WHAT IS NEEDED » Please turn the lines of the records starting with the line containing "Considering the objects" and going on through the line containing "which is farthest from point (207, 768)?" into a numbered list, leaving out blank lines. Include only those lines.

EXTRACTED DATA »
☆ ☆ ☆ ☆

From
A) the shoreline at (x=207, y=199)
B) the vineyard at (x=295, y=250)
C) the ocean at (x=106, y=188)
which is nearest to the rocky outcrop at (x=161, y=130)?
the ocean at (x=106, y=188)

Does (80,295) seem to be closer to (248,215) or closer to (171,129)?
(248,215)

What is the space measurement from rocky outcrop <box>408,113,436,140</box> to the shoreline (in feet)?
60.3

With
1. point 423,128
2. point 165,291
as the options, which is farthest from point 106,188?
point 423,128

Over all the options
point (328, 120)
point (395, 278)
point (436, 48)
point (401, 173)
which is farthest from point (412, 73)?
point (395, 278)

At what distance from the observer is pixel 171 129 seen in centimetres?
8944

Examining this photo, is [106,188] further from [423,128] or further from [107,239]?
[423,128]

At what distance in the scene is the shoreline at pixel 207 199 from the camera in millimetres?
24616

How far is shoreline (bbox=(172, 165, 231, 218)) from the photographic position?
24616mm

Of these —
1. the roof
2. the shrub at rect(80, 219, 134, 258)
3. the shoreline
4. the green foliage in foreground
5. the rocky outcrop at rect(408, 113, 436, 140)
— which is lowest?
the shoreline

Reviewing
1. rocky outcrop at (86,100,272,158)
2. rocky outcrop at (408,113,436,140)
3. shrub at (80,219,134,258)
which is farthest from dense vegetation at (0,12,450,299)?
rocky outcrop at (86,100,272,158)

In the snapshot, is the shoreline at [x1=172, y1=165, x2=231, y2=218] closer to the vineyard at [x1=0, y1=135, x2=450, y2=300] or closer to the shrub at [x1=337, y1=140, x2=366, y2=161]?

☆ ☆ ☆ ☆

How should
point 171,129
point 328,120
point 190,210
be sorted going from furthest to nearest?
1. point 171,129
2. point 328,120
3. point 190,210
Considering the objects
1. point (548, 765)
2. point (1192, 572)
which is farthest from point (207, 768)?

☆ ☆ ☆ ☆

EXERCISE SOLUTION »
1. Considering the objects
2. 1. point (548, 765)
3. 2. point (1192, 572)
4. which is farthest from point (207, 768)?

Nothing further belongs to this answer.